— START DOCUMENT EXCERPT —

63.4.2 Modifying the epoll Interest List: epoll_ctl()
#include <sys/epoll.h>
int epoll_ctl(int epfd, int op, int fd, struct epoll_event *ev);
Returns 0 on success, or -1 on error
- epoll_ctl() modifies the interest list of the epoll instance referred to by the file descriptor epfd.
- fd identifies which of the file descriptors in the interest list is to have its settings modified. It can be a file descriptor for a pipe, FIFO, socket, POSIX message queue, inotify instance, terminal, device, or another epoll descriptor(i.e., we can build hierarchy of monitored descriptors). But fd can’t be a file descriptor for a regular file or a directory(the error EPERM results).
- op specifies the operation to be performed, and has one of the following values:
- EPOLL_CTL_ADD
Add fd to the interest list for epfd. The set of events that we are interested in monitoring for fd is specified in the buffer pointed to by ev. If we attempt to add a file descriptor that is already in the interest list, epoll_ctl() fails with the error EEXIST.
- EPOLL_CTL_MOD
Modify the events setting for the file descriptor fd, using the information specified in the buffer pointed to by ev. If we attempt to modify the settings of a file descriptor that is not in the interest list for epfd, epoll_ctl() fails with the error ENOENT.
- EPOLL_CTL_DEL
Remove fd from the interest list for epfd. ev is ignored for this operation. If we attempt to remove a file descriptor that is not in the interest list for epfd, epoll_ctl() fails with the error ENOENT. Closing a file descriptor automatically removes it from all of the epoll interest lists of which it is a member.

— END DOCUMENT EXCERPT —
— START DATA LINES —

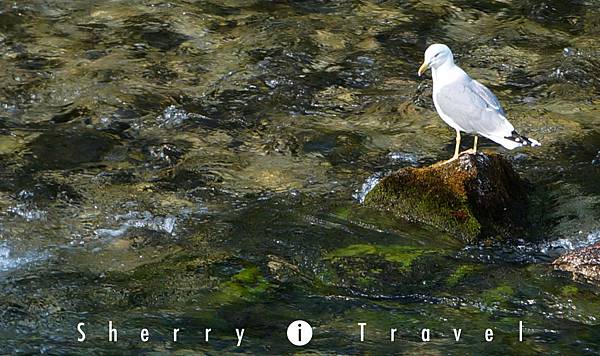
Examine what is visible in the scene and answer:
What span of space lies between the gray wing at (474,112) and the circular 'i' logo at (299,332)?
80.3 inches

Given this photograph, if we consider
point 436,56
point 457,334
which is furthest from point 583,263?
point 436,56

— END DATA LINES —

INSTRUCTIONS TO FOLLOW: In the epoll_ctl excerpt, which error results when fd is a regular file or a directory?

SOLVED PROBLEM: EPERM